In honor of Shark Week, I feel compelled to pick a killer-animal-on-the-loose flick for our second installment of Knockoffs. A year after Jaws set the standard for the genre, 28-year-old William Girdler made Grizzly, which rather shamelessly presented itself as a ursine-centric alterative to Steven Spielberg’s box-office hit. When one of your movie’s taglines is “The Most Dangerous Jaws on Land,” you’re obviously assuming that your audience will equate imitation with flattery.

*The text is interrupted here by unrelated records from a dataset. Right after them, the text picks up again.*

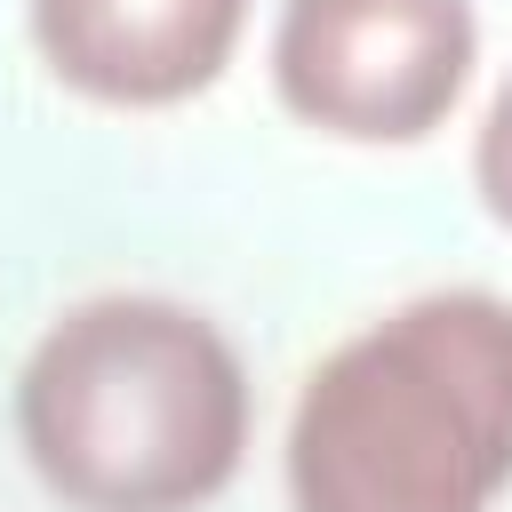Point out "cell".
<instances>
[{
	"label": "cell",
	"instance_id": "1",
	"mask_svg": "<svg viewBox=\"0 0 512 512\" xmlns=\"http://www.w3.org/2000/svg\"><path fill=\"white\" fill-rule=\"evenodd\" d=\"M16 440L72 512H200L248 448V368L176 296H88L16 368Z\"/></svg>",
	"mask_w": 512,
	"mask_h": 512
},
{
	"label": "cell",
	"instance_id": "2",
	"mask_svg": "<svg viewBox=\"0 0 512 512\" xmlns=\"http://www.w3.org/2000/svg\"><path fill=\"white\" fill-rule=\"evenodd\" d=\"M512 488V304L432 288L344 336L288 416L296 512H488Z\"/></svg>",
	"mask_w": 512,
	"mask_h": 512
},
{
	"label": "cell",
	"instance_id": "3",
	"mask_svg": "<svg viewBox=\"0 0 512 512\" xmlns=\"http://www.w3.org/2000/svg\"><path fill=\"white\" fill-rule=\"evenodd\" d=\"M480 56L472 0H280L272 96L336 144H424Z\"/></svg>",
	"mask_w": 512,
	"mask_h": 512
},
{
	"label": "cell",
	"instance_id": "4",
	"mask_svg": "<svg viewBox=\"0 0 512 512\" xmlns=\"http://www.w3.org/2000/svg\"><path fill=\"white\" fill-rule=\"evenodd\" d=\"M40 64L112 112H160L224 80L248 0H24Z\"/></svg>",
	"mask_w": 512,
	"mask_h": 512
},
{
	"label": "cell",
	"instance_id": "5",
	"mask_svg": "<svg viewBox=\"0 0 512 512\" xmlns=\"http://www.w3.org/2000/svg\"><path fill=\"white\" fill-rule=\"evenodd\" d=\"M472 184H480V208L512 232V80L488 96L480 112V136H472Z\"/></svg>",
	"mask_w": 512,
	"mask_h": 512
}]
</instances>
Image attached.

Like all memorable knockoffs, Grizzly attempts to one-up is inspiration by ratcheting up the absurdity a notch. In Jaws, the shark of the title is eventually done in by the puncturing of a tank of compressed air. Girdler “improves” upon that finale by resorting to a favorite Microkhan trope: unnecessary rocket launcher use. (See also here and here.) The video above is all cued up to that glorious man-versus-beast confrontation, so just hit play and enjoy. And try to freeze the clip right at the 3:19 mark—the impact special effect is a wonder to behold.
A sad coda, though: Girdler died just two years later, while scouting film locations in the Philippines. He was working on yet another knockoff at the time, a Star Wars imitator that would have been called The Overlords (link SFW despite warning).